## Document segment
··········

# Entering Thailand without an outbound ticket: problems with immigration?



## lometogo

Hi guys,

I'm moving to Bangkok from Philippines. Cebu Pacific strongly advised that I purchase a rt ticket, something I didn't want to do since I don't plan to return to PI.

They said I "might" encounter problems with Thai immigration if I arrive without an outbound or onward ticket. Anyone with any experience in this situation?

OTOH, I do have a return ticket to usa FROM MANILA but, again, nothing onward or outbound from Thailand.

Any experiences, opinions, suggestions would be welcomed.

thanks
Terence


----------



## Guest

What visa have you got? If it's a one year spouse visa for example, they are not ime bothered about the outward ticket. If it's a three month visa of some kind, then the best bet is to get yourself a budget one-way ticket to a neighbouring country such as Laos or Cambodia - there are some extremely cheap ones available.


----------



## lometogo

*Comin' in as a tourist..*



frogblogger said:


> What visa have you got? If it's a one year spouse visa for example, they are not ime bothered about the outward ticket. If it's a three month visa of some kind, then the best bet is to get yourself a budget one-way ticket to a neighbouring country such as Laos or Cambodia - there are some extremely cheap ones available.



Froggy,

I'll be landin' and leanin': will get my visa when I enter, at the airport....I am told that is possible.

Are you suggesting they will bar entry if I have no onward/outbound ticket? 

Thanks


----------



## Thai Bigfoot

*One way*

I moved to Phuket from the U.S. in November, 2009. Only had 1-way ticket. Never a question.

Hope it helps.






lometogo said:


> Hi guys,
> 
> I'm moving to Bangkok from Philippines. Cebu Pacific strongly advised that I purchase a rt ticket, something I didn't want to do since I don't plan to return to PI.

··········

## Information shown

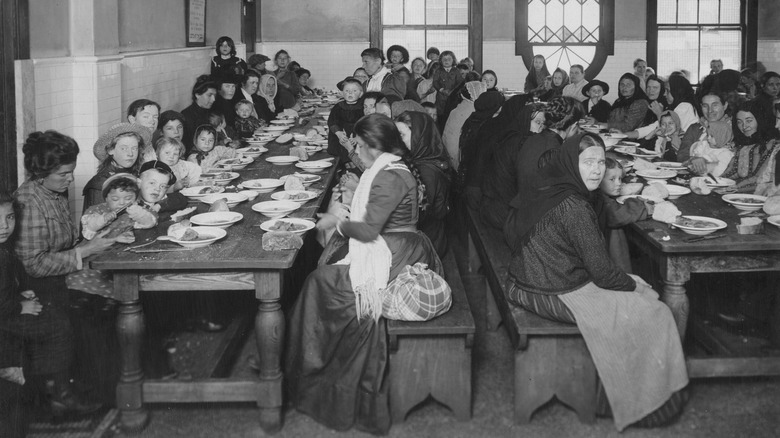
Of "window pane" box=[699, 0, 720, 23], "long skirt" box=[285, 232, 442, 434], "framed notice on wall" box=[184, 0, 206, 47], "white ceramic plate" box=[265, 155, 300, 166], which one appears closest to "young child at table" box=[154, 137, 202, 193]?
"white ceramic plate" box=[265, 155, 300, 166]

··········

## Instructions
**a)** In the forum thread about entering Thailand without an outbound ticket, in what month and year did Thai Bigfoot move to Phuket from the U.S.?
**b)** Continue the forum thread about entering Thailand without an outbound ticket from the point where it stops.
The listing is separate material and has no connection to the forum thread.

## Answers given
**a)** November 2009.

**b)**
> 
> They said I "might" encounter problems with Thai immigration if I arrive without an outbound or onward ticket. Anyone with any experience in this situation?
> 
> OTOH, I do have a return ticket to usa FROM MANILA but, again, nothing onward or outbound from Thailand.
> 
> Any experiences, opinions, suggestions would be welcomed.
> 
> thanks
> Terence


----------



## lometogo

JMalefyt said:


> I moved to Phuket from the U.S. in November, 2009. Only had 1-way ticket. Never a question.
> 
> Hope it helps.



Thanks, J. Yes, I'm tempted to do the same and plead ignorance, fake paralysis, and maybe even hum softly in Esperanto.


----------



## EMIGRANT

lometogo said:


> Hi guys,
> 
> I'm moving to Bangkok from Philippines. Cebu Pacific strongly advised that I purchase a rt ticket, something I didn't want to do since I don't plan to return to PI.
> 
> They said I "might" encounter problems with Thai immigration if I arrive without an outbound or onward ticket. Anyone with any experience in this situation?
> 
> OTOH, I do have a return ticket to usa FROM MANILA but, again, nothing onward or outbound from Thailand.
> 
> Any experiences, opinions, suggestions would be welcomed.
> 
> thanks
> Terence


What visa do you have to enter Thailand?
If you are coming to get a 30 day Permit to stay ( which is not a visa)
You will need a return ticket to somewhere
Consider a cheapy to Malaysia from Puket/ Bangkok or something similar for 1000bht or less


----------



## lometogo

EMIGRANT said:


> What visa do you have to enter Thailand?
> If you are coming to get a 30 day Permit to stay ( which is not a visa)
> You will need a return ticket to somewhere
> Consider a cheapy to Malaysia from Puket/ Bangkok or something similar for 1000bht or less


Since no consulate exists here in Davao, my plan is to arrive and get a 30 or 60-day tourism visa (I have conflicting info on getting a 60-day) upon arrival. 

Will I need to leave the country to get the extension? If that is the case, I'll get a ticket for 29 days out to Phnom Penh.

thanks


----------



## Guest

If you just turn up in Thailand by air, they will only give you the 'stamp on arrival', valid for a 30 day stay if you arrive by air. The actual 60 day tourism visa (extendable by 30 days) is only issued by a consulate outside the country.

You fill in an entry card when you arrive, whether you simply get the stamp on arrival, or have a visa of some sort issued in the Philippines. On this card you have to fill in the flight details for your exit travel plans.

So either you fill this in with an fictitious flight, in which case if they check you are liable to be refused entry into Thailand, or you do as I suggested originally, and book yourself a cheapo flight out to Phnom Penh or somewhere nearby.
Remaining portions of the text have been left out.